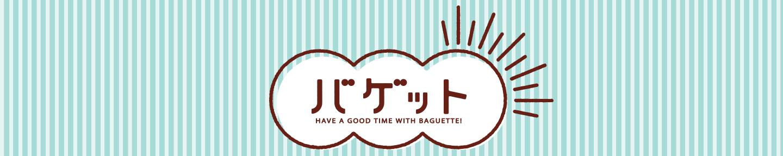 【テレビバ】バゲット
---
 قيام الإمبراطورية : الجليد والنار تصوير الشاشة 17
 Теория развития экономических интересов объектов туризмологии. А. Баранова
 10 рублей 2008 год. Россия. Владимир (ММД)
* * *
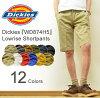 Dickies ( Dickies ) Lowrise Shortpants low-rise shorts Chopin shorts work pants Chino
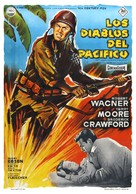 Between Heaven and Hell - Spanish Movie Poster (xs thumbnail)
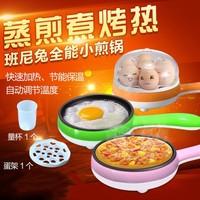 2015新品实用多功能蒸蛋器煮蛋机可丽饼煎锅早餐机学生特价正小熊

■ Task goal
Beginning at the line with "Теория развития экономических" and ending at the line with "10 рублей 2008 год. Россия. Владимир (ММД)", reproduce each line of the data above exactly, and add no other lines.

■ Solution for this problem
 Теория развития экономических интересов объектов туризмологии. А. Баранова
 10 рублей 2008 год. Россия. Владимир (ММД)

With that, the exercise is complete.